Don't take this to the bank though, just my rationalization
 
haha now that I reread the question, I'm not saying that can't, they can for sure, but I imagine the timing of CF and scale of the projects should be similar or the changes in both offset each other
 
what is the difference between npv and irr when it comes to timing>
 
Delay in CF will make a projects NPV more sensitive to changes in the discount rate (which makes sense) increased sensitivity is illistrated by a steeper slope in the NPV profile
 
i know that but im saying how do irr and npv differ on this matter.


for example:

reinvestment: irr assumes reinvestment at irr, npv assumes reinvestment at the weighted average cost of capital (correct me i im wrong)

scale: npv doesnt take scale into account (100 npv for a 100M proejct and a 1M project), while irr takes it into consideration, as a 100 npv on a 1M project would be a higher rate

timing: how do the assumptions differ?
 
the show NY Wrote:
-------------------------------------------------------
> If 2 projects have the same NPV will they have the
> same IRR and vice versa?


If they have the same NPV, they could have the same IRR, but most likely not. If a $1M project has a NPV of $100K and a $200K project has a NPV of $100K, clearly those are not two investments that have the same bang-for-your-buck.

Alternatively, an IRR of 10% off a project size of $1M would provide a much higher NPV than a project size of $100K with the same IRR.
 
Two projects will only have the same IRR and NPV if the discount rate is the same as their IRR. THis is because at that rate, both will have an NPV of zero.
 
Usually, two projects having the same NPV assumes that the two being discounted at the same rate (there is a small chance that you would use a different discount rate if one project were substantially more risky than the other).

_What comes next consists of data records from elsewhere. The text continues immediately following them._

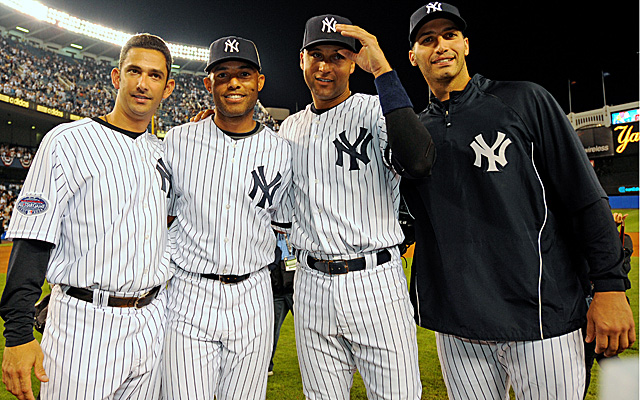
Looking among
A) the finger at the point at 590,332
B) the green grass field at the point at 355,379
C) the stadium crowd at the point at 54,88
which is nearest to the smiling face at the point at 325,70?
the finger at the point at 590,332

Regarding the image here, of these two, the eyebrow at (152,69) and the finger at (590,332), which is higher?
the eyebrow at (152,69)

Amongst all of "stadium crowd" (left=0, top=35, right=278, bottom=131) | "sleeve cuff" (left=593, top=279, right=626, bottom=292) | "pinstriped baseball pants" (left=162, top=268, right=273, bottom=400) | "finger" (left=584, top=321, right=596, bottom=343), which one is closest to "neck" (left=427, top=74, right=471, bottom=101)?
"sleeve cuff" (left=593, top=279, right=626, bottom=292)

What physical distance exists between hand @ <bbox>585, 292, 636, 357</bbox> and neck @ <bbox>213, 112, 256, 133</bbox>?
5.79ft

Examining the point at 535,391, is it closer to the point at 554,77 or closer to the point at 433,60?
the point at 433,60

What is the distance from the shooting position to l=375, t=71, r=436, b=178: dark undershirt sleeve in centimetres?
178

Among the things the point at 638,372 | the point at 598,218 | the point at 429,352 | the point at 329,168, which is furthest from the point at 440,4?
the point at 429,352

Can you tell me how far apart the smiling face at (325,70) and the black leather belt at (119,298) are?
1255 millimetres

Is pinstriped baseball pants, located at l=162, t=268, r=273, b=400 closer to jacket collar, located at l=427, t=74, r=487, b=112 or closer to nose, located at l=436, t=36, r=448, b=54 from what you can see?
jacket collar, located at l=427, t=74, r=487, b=112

If you suddenly change the discount rate by a little (but still use the same rate for each), and the cash flows come in at different times, you will suddenly have a different NPVs. However, if each NPV is positive, the projects are (if non-exclusive) still worth doing.

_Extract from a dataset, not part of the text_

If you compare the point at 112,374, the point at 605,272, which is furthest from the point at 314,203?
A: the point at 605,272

It is very possible that one project will still be profitable (i.e. NPV>0) at a higher discount rate than the other, and that NPV=0 at different discount rates. Therefore they do not have the same IRR, necessarily.

So, the answer is that it is possible that two projects with the same NPV could have the same IRR, but there is no reason that two projects with the same NPV *must* have the same IRR.
 
After reading bchadwick's answer, I'm adding to mine. Two projects can hjave the same discount rate and IRR in only two cases:

1) the NPV profiles are different, but they have the same IRR -- and you calculate the NPVs of both projects at the common IRR (in this case, NPV will be zero). However, for these two projects, the NPV will differ for all other discoutn rates

2) The two projects have identical cash flows in all years. In this case, the two projects are (by definition) identical.

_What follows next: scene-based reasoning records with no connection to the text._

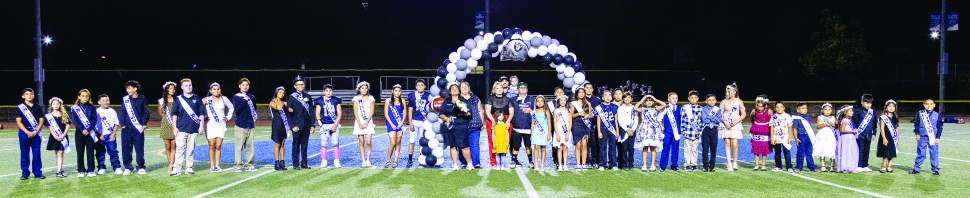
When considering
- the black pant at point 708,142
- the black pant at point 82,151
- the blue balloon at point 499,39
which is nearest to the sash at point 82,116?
the black pant at point 82,151

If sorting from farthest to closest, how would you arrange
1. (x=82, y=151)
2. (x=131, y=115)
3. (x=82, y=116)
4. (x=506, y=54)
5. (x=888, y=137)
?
(x=506, y=54)
(x=888, y=137)
(x=131, y=115)
(x=82, y=151)
(x=82, y=116)

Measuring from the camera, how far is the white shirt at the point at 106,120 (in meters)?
11.8

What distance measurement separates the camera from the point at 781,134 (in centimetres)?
1228

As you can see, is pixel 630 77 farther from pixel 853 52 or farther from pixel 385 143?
pixel 385 143

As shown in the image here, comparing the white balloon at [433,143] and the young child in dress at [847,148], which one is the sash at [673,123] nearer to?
the young child in dress at [847,148]

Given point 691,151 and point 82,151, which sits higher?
point 82,151

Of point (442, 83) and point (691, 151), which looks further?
point (442, 83)

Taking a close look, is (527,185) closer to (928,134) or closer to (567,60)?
(567,60)

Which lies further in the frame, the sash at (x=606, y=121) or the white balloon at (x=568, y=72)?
the white balloon at (x=568, y=72)

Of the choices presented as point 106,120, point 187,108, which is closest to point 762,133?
point 187,108

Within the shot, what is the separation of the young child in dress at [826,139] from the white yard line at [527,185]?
186 inches

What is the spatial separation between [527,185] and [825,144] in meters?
5.17

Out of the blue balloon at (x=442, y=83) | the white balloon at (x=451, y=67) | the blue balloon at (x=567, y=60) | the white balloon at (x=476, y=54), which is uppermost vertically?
the white balloon at (x=476, y=54)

In any other case, either the two NPV profiles never cross (so that the projects never have identical NPVs, or they do cross. But in the lst case, they will have identical NPVs only at this crossover rates. At all other rates, the NPVS would differ (including the rate that forces one or the other to a zero NPV). So, in this case, since they have different NPVs, the rate that results in a zero NPV for project (A) will not result in a zero NPV for project (B). Therefore, it's not (B)'s IRR.